The occurrence of leukaemia in part of the SCN patients has given rise to doubts as to whether the mutations in ELANE and CSF3R are causal or the effect of a (pre-) leukaemic disorder [38]. Only eight small families with ELANE mutations were found, in which only a parent and one or two children were affected [20, 23, 32] and the same ELANE mutation was found in five children fathered by the same sperm donor [28]. The lack of families or families with three or more generations affected, or with more affected branches, has, however, cast doubt on the causal effect of the mutations. To complicate the picture, six SCN/leukaemia patients have been found to have mutations in both the CSF3R and ELANE genes [17, 35, 39].

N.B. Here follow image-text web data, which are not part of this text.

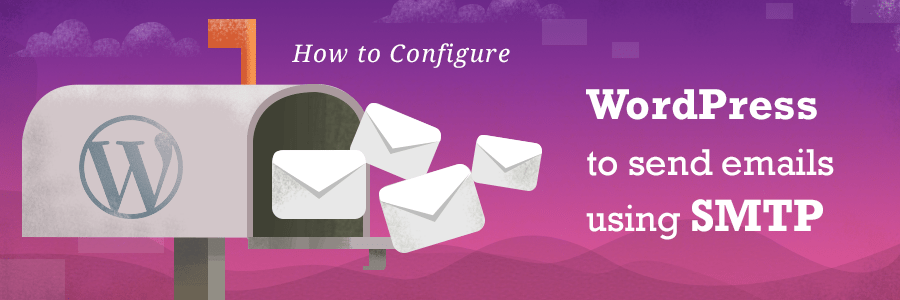 How to Configure WordPress To Send Emails Using SMTP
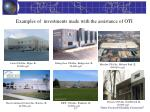 examples of investments made with the assistance of oti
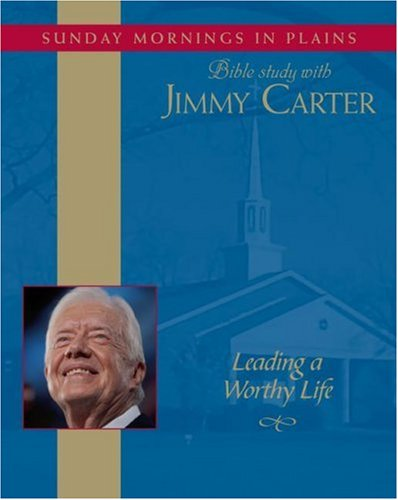 Leading a Worthy Life: Sunday Mornings in Plains: Bible Study with Jimmy Carter: Carter, Jimmy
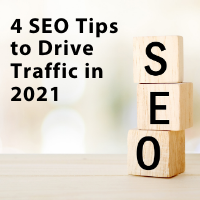 4 SEO Tips to Drive Traffic in 2021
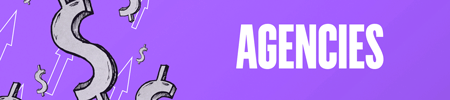 Purple background with silver dollar signs and white outlined arrows to the left. Text reads: Agencies.
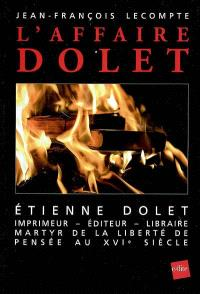 L'affaire Dolet : Etienne Dolet, éditeur, imprimeur, libraire, martyr de la liberté de pensée au XVIe siècle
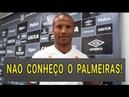 Carlos Sanches diz não conhecer o Palmeiras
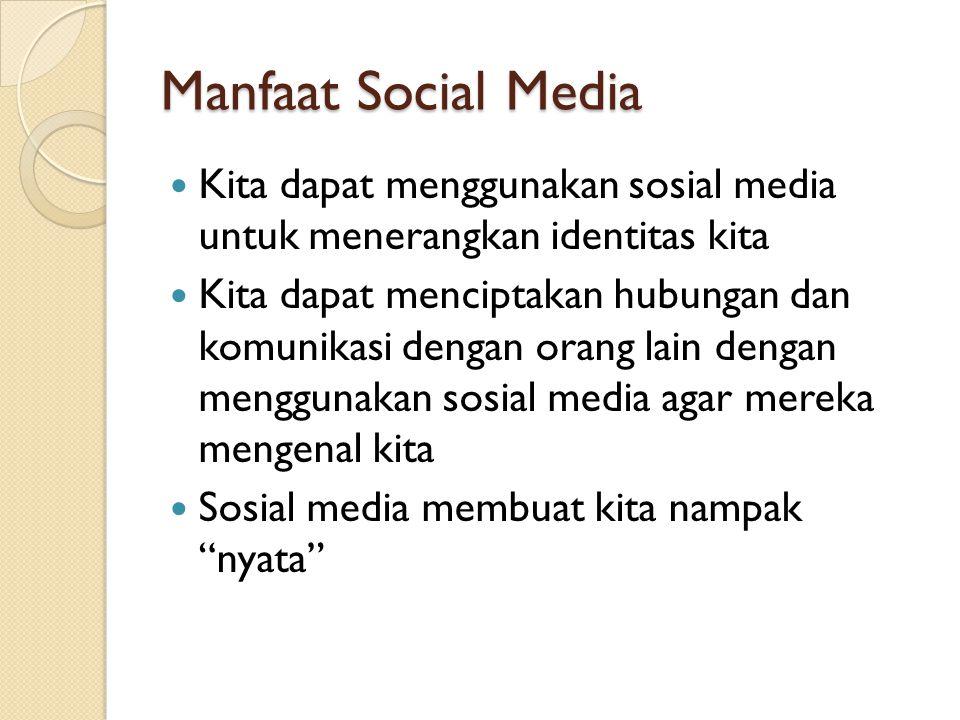 Manfaat Social Media Kita dapat menggunakan sosial media untuk menerangkan identitas kita.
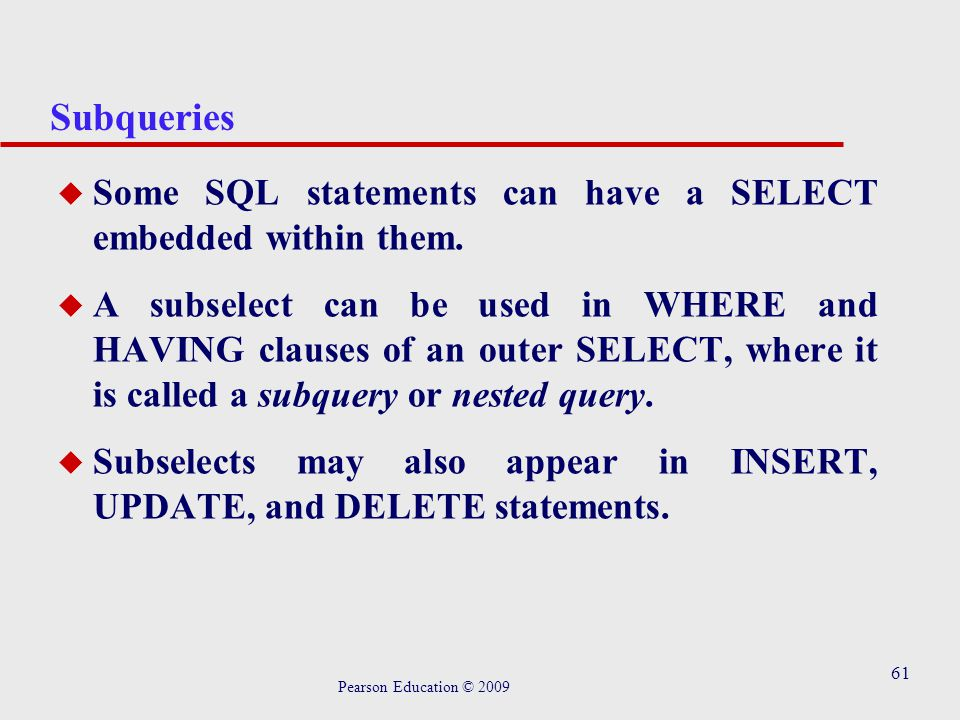 61 Subqueries u Some SQL statements can have a SELECT embedded within them.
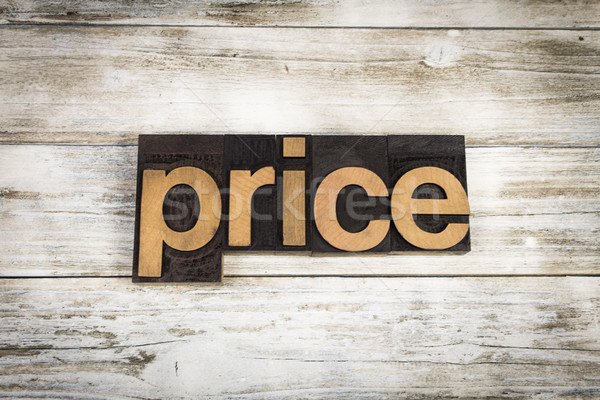 Price Letterpress Word on Wooden Background Stock photo © enterlinedesign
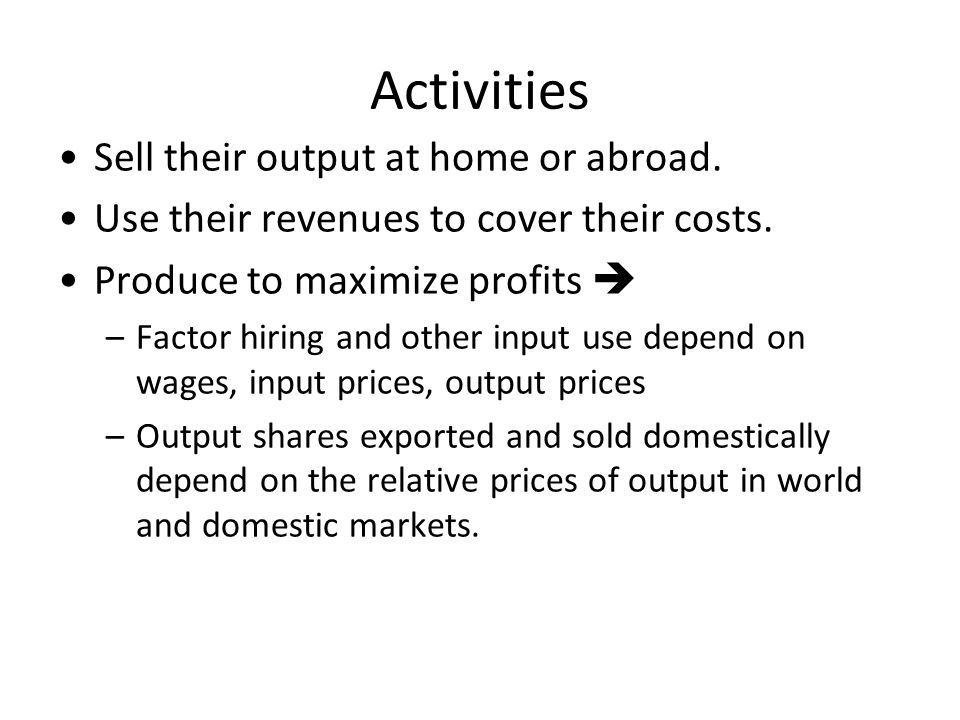 Activities Sell their output at home or abroad.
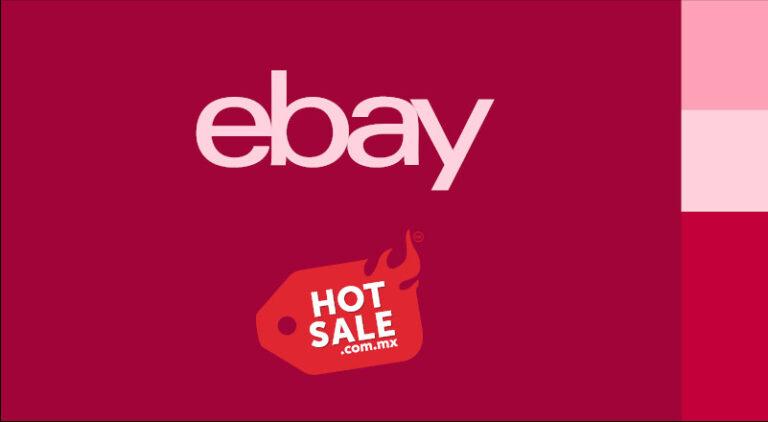 eBay anuncia sus ofertas y descuentos para Hot Sale 2021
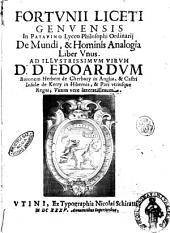 Fortunij Liceti Genuensis ... De mundi & hominis analogia. Liber vnus. Ad illustrissimum virum D.D. Edoardum baronem Herbert de Cherbury in Anglia, ..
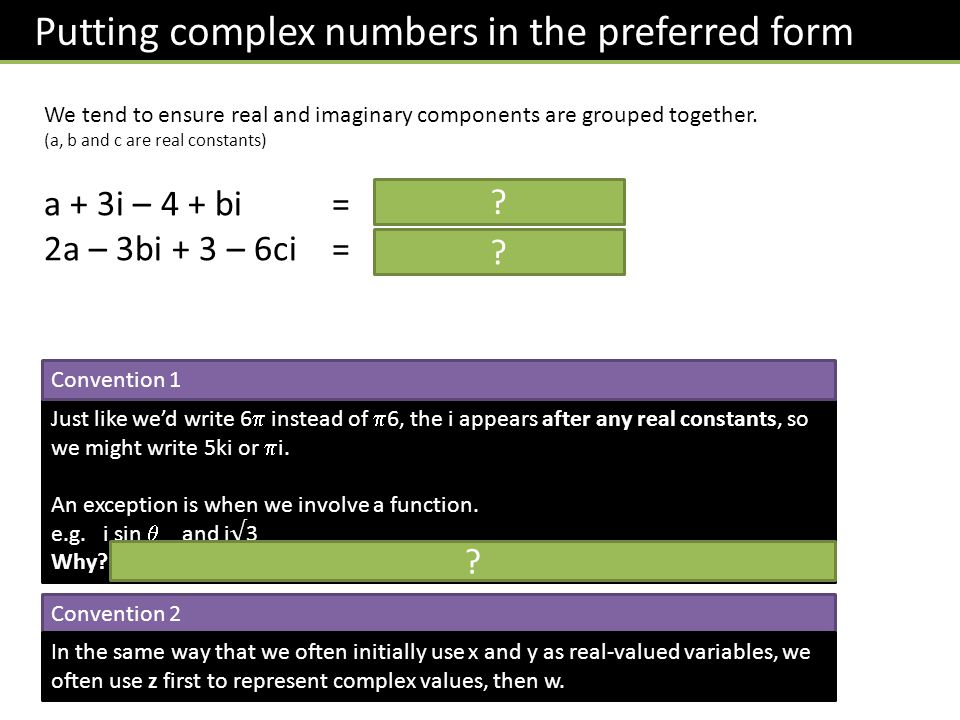 Putting complex numbers in the preferred form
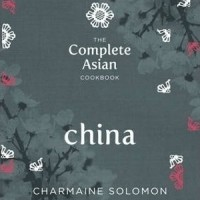 Complete Asian Cookbook - China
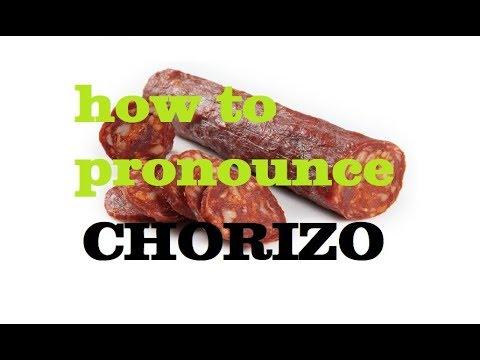 How to Pronounce 'Chorizo'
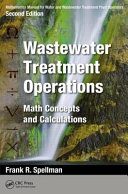 Mathematics Manual for Water and Wastewater Treatment Plant Operators, Second Edition: Wastewater Treatment Operations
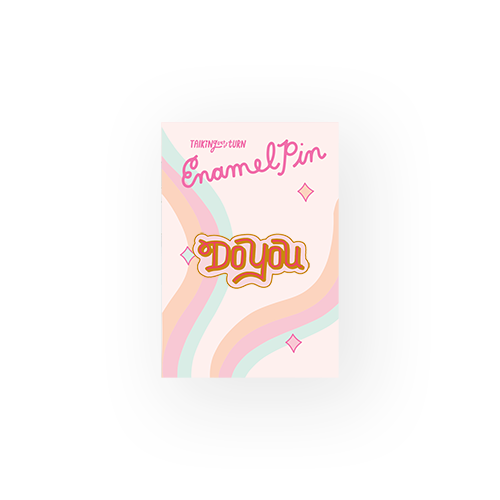 a cute enamel pin that says do you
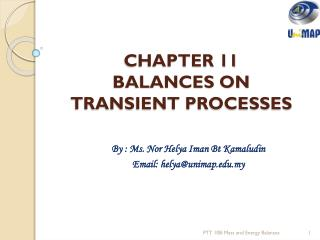 CHAPTER 11 BALANCES ON TRANSIENT PROCESSES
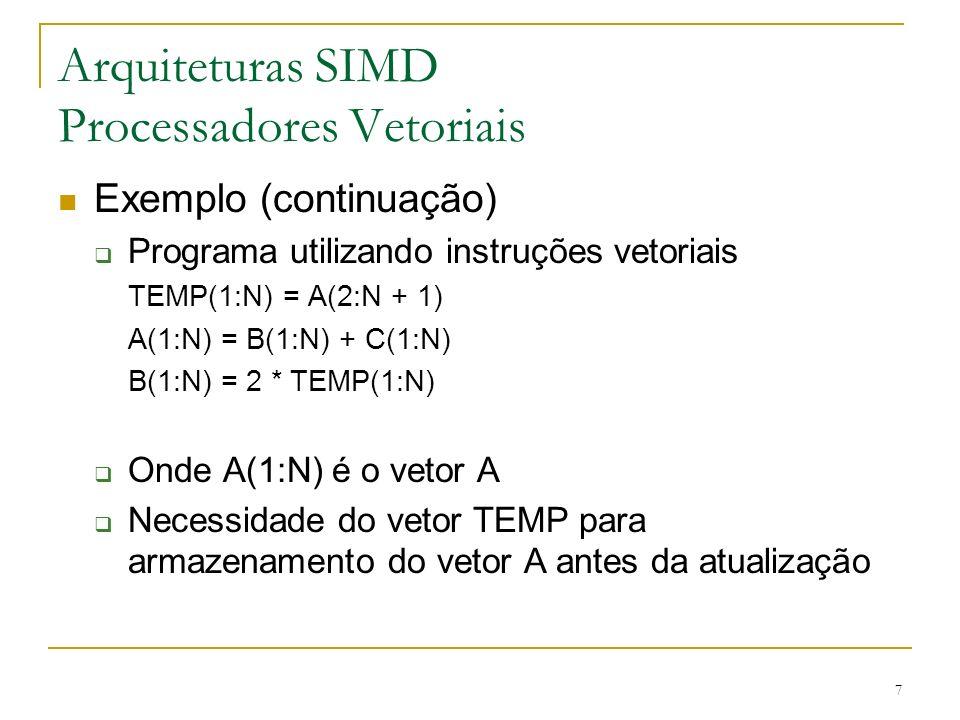7 Arquiteturas SIMD Processadores Vetoriais Exemplo (continuação) Programa utilizando instruções vetoriais TEMP(1:N) = A(2:N + 1) A(1:N) = B(1:N) + C(1:N) B(1:N) = 2 * TEMP(1:N) Onde A(1:N) é o vetor A Necessidade do vetor TEMP para armazenamento do vetor A antes da atualização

We have studied a four-generation family with nine congenital neutropenia patients in which the disease is inherited in an autosomal dominant fashion. Most of these patients suffer from recurrent bacterial infections, including gingivitis in all. Several of the patients have had appendicitis; none has developed leukaemia. The granulocyte counts in these patients qualify them as mild to severe neutropenic. We performed linkage analysis in the core family using highly polymorphic genetic markers around the most likely candidate genes, ELANE, CSF3R, GFI1 and CSF3. This analysis indicated a clear linkage between the ELANE gene and the disorder. Sequence analysis revealed a mutation in exon two: r.169G>T that results in the substitution of an alanine by a serine at amino acid 28 in the mature protein (A28S). The mutation is present in all patients tested but not in healthy family members. This is the first multigenerational family with mutations in ELANE as unambiguous cause of SCN.

Materials and methods

Patients

Patient II-6 presented with recurrent infections, such as mouth ulcers, gingivitis, conjunctivitis and otitis media, and complaints of arthralgia and chronic fatigue. She had an adenotonsillectomy at age 6 and jaundice at age 16. She died 1 year after being diagnosed with a diffuse large B cell non-Hodgkin’s lymphoma in the brain at the age of 72. Patient III-1, a 50-year-old male, has had mastoiditis, leading to a double mastoidectomy in infancy. In addition, he had otorrhea and repeated skin and mouth infections (paradontitis, gingivitis), bronchopneumonia and infectious complications after operation(s). Patient III-3, a 49-year-old female, had very painful, recurrent mouth ulcers and skin folliculitis, myalgia and general fatigue. She had a mastoidectomy at the age of 16 after repeated mastoiditis and an acute appendicitis led to an appendectomy at the age of 18. She has further had a bout of severe gastroenteritis at the age of 28 and several wound infections after operations and after giving birth. Patient III-5 is a 43-year-old male with general fatigue, arthralgia and stiff muscles after exercise. The patient has further had mouth and skin infections, recurrent upper airway infections in his youth and had an adenotonsillectomy at the age of 4 and an appendectomy for an acute appendicitis at age 13. Patient III-7 is a 38-year-old male who has not suffered from recurrent infections although small wounds healed only slowly. Although actively playing sports, he did complain of fatigue. Patient IV-1 is a 20-year-old woman and patient IV-4 is a 14-year-old girl with recurrent infections, mainly mild gingivitis. Patient IV-6 is an 8-year-old boy; he was given antibiotic prophylaxis and remains as of yet free of severe infections. Patient I-2 died (committed suicide) at the age of 75 and is known to have suffered from recurrent infections although we have not investigated this. No material was available from this patient.

DNA and RNA isolation

Blood was collected in heparin tubes (Becton Dickinson, USA). Genomic DNA was isolated from white blood cells by a salting out method and dissolved in 10 mM Tris and 0.1 mM EDTA, pH 7.5. RNA was isolated using Trizol (GibcoBRL) according to manufacturer’s instructions and dissolved in 10 mM Tris and 0.1 mM EDTA, pH 7.5.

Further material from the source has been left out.